Things to do ::
1. List every company named in the case summary.
2. Answer these from the case summary:
(a) How long was the marketing exclusivity period promised to the third party?
(b) What did Barr immediately move for after disclosing the basis of its opinion?
(c) Under which statute was 3M held to be impermissibly asserting a private right of action?
3. Repeat the stretch of the case summary from "On appeal, 3M" through "comply with the statutory notice requirement.".

Extract ::

● ● ● ● ●

After 3M filed suit, Barr disclosed the detailed basis of its opinion that it did not infringe 3M’s patent and immediately moved for SJ of noninfringement. 3M sought to dismiss the suit without prejudice, arguing that Barr’s refusal to provide a detailed statement of its factual and legal bases of noninfringement was merely an improper attempt to obtain a judgment of noninfringement designed to trigger a 180-day marketing exclusivity period promised to a third party, Alphapharm Pty. Ltd. (“Alphapharm”). The district court refused to dismiss the case and granted Barr’s motion for SJ.

On appeal, 3M argued that the district court should have dismissed the suit without prejudice for lack of subject matter jurisdiction because after the filing of the infringement suit, 3M agreed that no infringement had occurred. Barr argued that 3M could not escape an adverse judgment by voluntary dismissal and, even if dismissed, the suit should be dismissed with prejudice, thus triggering Alphapharm’s exclusivity period. 3M argued that the district court was obligated to use its inherent power to sanction Barr’s failure to comply with the statutory notice requirement.

The Federal Circuit held that, although 3M might well be correct that a case or controversy ceased to exist in the course of litigation, the party’s dispute over the form of the dismissal alone was sufficient to create subject matter jurisdiction. Moreover, the Federal Circuit held that the district court had not abused its discretion in refusing to dismiss the suit without prejudice. With respect to Barr’s alleged violation of the statutory notice requirement, the Federal Circuit agreed that 3M’s claim of Barr’s violation was not insubstantial, but held that 3M was impermissibly attempting to assert a private right of action under the FFDCA. According to the Federal Circuit, the FFDCA proscribes all private rights of action for alleged failures to comply with the FFDCA, and, thus, the district court could not decide the issue of Barr’s compliance with the statutory notice requirement.

● ● ● ● ●

Dataset excerpt ::
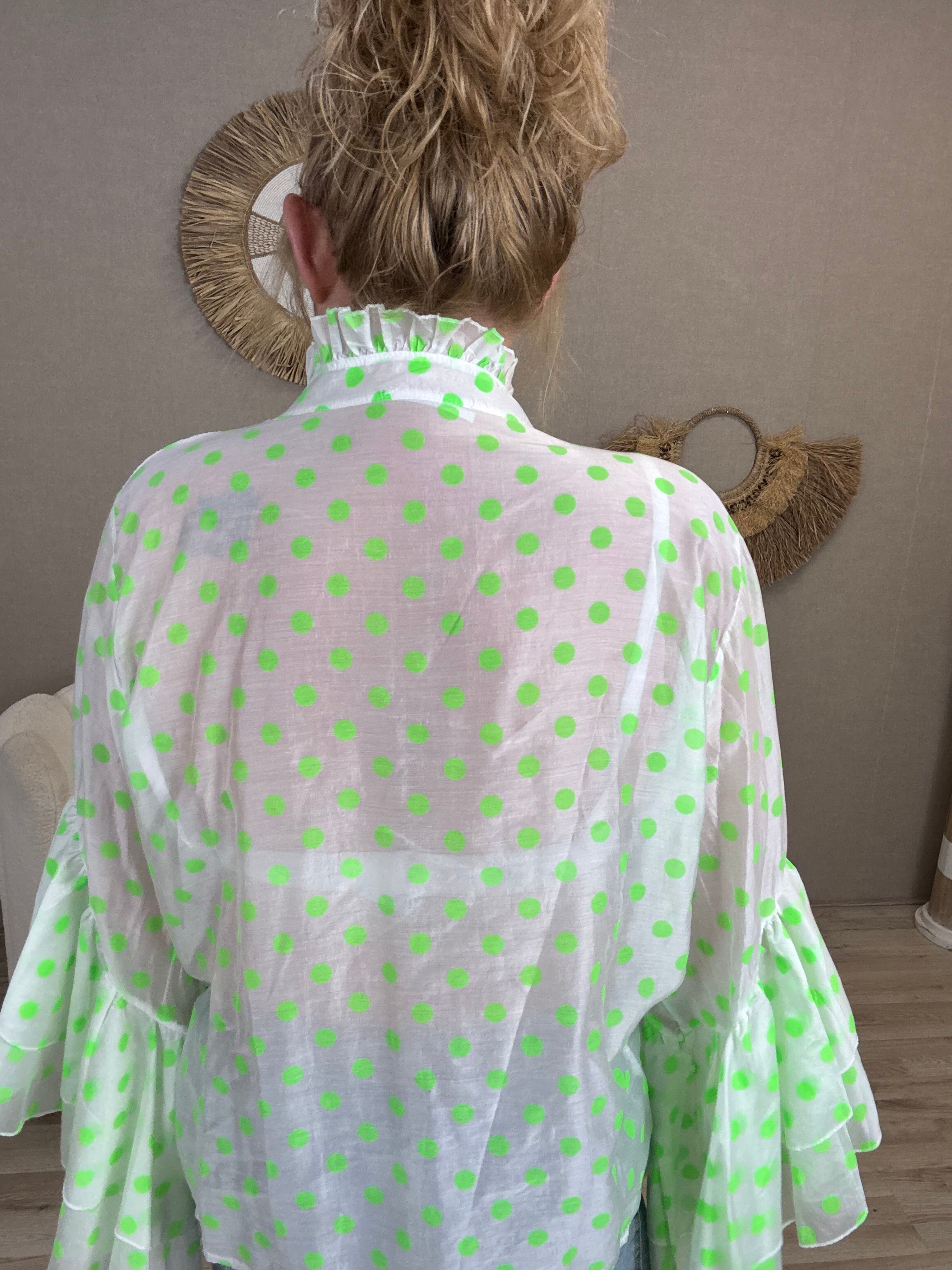 Blouse Dottie Groen - Nancfashion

● ● ● ● ●

Set of answers ::
1.
3M
Barr
Alphapharm Pty. Ltd.

2.
(a) 180 days
(b) SJ of noninfringement
(c) The FFDCA

3.
On appeal, 3M argued that the district court should have dismissed the suit without prejudice for lack of subject matter jurisdiction because after the filing of the infringement suit, 3M agreed that no infringement had occurred. Barr argued that 3M could not escape an adverse judgment by voluntary dismissal and, even if dismissed, the suit should be dismissed with prejudice, thus triggering Alphapharm’s exclusivity period. 3M argued that the district court was obligated to use its inherent power to sanction Barr’s failure to comply with the statutory notice requirement.